То ли Забава так сильно хотела стать женой возлюбленного, что высшие силы снизошли к ее мольбам, то ли это вышло случайно, но родился именно сын. В тот же день к Добрыне явились его будущие родичи.
– Ну, что, Добрыня Малкович? – спросил с порога Путята. – Берешь Забаву в жены?
– Беру! – ответил Добрыня. – Я своему слову хозяин!

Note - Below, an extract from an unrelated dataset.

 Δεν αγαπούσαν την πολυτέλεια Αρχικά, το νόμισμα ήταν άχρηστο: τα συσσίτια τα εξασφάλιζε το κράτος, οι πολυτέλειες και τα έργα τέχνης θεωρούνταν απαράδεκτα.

Свадьбу отпраздновали пышно и шумно. Красавица-невеста светилась от счастья. Жених тоже казался довольным, однако радушная улыбка на его лице могла обмануть кого угодно, но только не пятнадцатилетнего князя Владимира. Племянник про себя посмеивался над дядей:
«Допрыгался Добрыня Малкович!»
Веселье длилось до глубокой ночи, затем молодых проводили в приготовленную для них опочивальню. Уснули они почти на рассвете, а спустя час к ним в дверь постучали. Проснувшийся Добрыня сразу сообразил, что никто не решится беспокоить его в такую ночь по пустяку.
«Уж не идут ли на нас войной», – подумал он, поднимаясь с постели.

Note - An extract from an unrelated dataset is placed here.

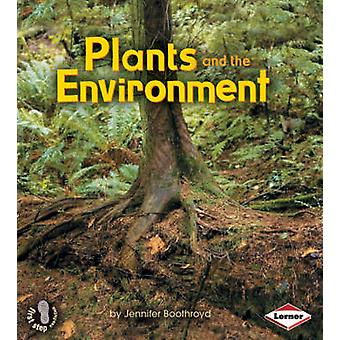 Plants and the Environment by Jennifer Boothroyd - 9780761343042 Book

Слуга сообщил ему, что из Вручия прибыл гонец с важной вестью. Добрыня поспешил одеться. Когда он уже собирался покинуть опочивальню, проснулась Забава.
– Куда тебя несет в такую рань? – недовольно спросила она.
Он с досадой отметил, что любовница не задала бы столь неуместного вопроса.
– Куда ты собрался? – повторила жена.
– Дело у меня важное, – буркнул муж.
Забава надула свои пухлые губки.
– Что за дело в такую рань?
Ничего ей не ответив, Добрыня вышел из опочивальни и направился в свои личные покои, где в одной из горенок его ждал прибывший из Вручия человек.
Пестун новгородского князя не оставлял без внимания братьев своего племянника. Как в Киеве, так и в Древлянском княжестве были люди, которые сообщали в Новгород о тамошних событиях. За это Добрыня платил, не скупясь, поэтому он и узнал о произошедших под Вручием событиях так скоро. Весть о войне между старшими сыновьями Святослава Храброго и гибели Олега обескуражила дядю Владимира. По его предположениям, нечто подобное должно было произойти, но годика через два или три.
«Леший их забери! – бранился про себя Добрыня, шагая к опочивальне юного новгородского князя – Мало еще моему племяннику лет, чтобы начинать войну за Киев! Однако же и не стоит упускать столь выгодный повод».
Владимир лежал в постели рядом с пышногрудой, рыжеволосой красавицей.
– Чего тебе надобно? – ворчливо спросил он у дяди.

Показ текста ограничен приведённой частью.